Goal. Copy the lines of the data from the one containing "What is the spatial" to the one containing "6.54 meters", inclusive, without changing them.

##########

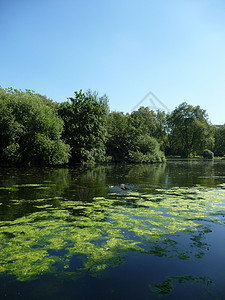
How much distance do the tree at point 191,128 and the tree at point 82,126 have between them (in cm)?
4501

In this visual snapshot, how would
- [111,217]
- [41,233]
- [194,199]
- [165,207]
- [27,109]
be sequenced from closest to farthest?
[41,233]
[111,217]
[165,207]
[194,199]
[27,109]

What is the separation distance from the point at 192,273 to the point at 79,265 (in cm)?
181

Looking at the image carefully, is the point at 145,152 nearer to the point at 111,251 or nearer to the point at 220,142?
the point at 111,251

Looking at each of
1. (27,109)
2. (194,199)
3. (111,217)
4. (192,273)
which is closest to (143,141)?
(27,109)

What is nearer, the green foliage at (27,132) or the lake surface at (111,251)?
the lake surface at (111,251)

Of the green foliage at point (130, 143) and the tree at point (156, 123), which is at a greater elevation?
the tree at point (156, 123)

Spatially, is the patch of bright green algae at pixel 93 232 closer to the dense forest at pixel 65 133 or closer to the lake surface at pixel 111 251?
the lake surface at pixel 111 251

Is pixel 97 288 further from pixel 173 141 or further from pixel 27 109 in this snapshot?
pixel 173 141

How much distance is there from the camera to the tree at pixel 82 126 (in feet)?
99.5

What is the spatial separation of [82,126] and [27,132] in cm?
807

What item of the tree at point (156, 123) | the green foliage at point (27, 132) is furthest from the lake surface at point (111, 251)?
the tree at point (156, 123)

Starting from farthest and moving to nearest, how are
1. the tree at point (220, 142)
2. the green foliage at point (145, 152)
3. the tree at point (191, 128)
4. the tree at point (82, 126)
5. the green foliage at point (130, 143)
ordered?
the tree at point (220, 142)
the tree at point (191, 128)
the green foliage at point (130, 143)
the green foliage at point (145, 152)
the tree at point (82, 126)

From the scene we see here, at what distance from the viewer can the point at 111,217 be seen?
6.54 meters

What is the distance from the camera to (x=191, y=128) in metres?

##########

Written answer.
What is the spatial separation of [82,126] and [27,132] in cm?
807

What item of the tree at point (156, 123) | the green foliage at point (27, 132) is furthest from the lake surface at point (111, 251)?
the tree at point (156, 123)

Starting from farthest and moving to nearest, how are
1. the tree at point (220, 142)
2. the green foliage at point (145, 152)
3. the tree at point (191, 128)
4. the tree at point (82, 126)
5. the green foliage at point (130, 143)
ordered?
the tree at point (220, 142)
the tree at point (191, 128)
the green foliage at point (130, 143)
the green foliage at point (145, 152)
the tree at point (82, 126)

From the scene we see here, at what distance from the viewer can the point at 111,217 be seen?
6.54 meters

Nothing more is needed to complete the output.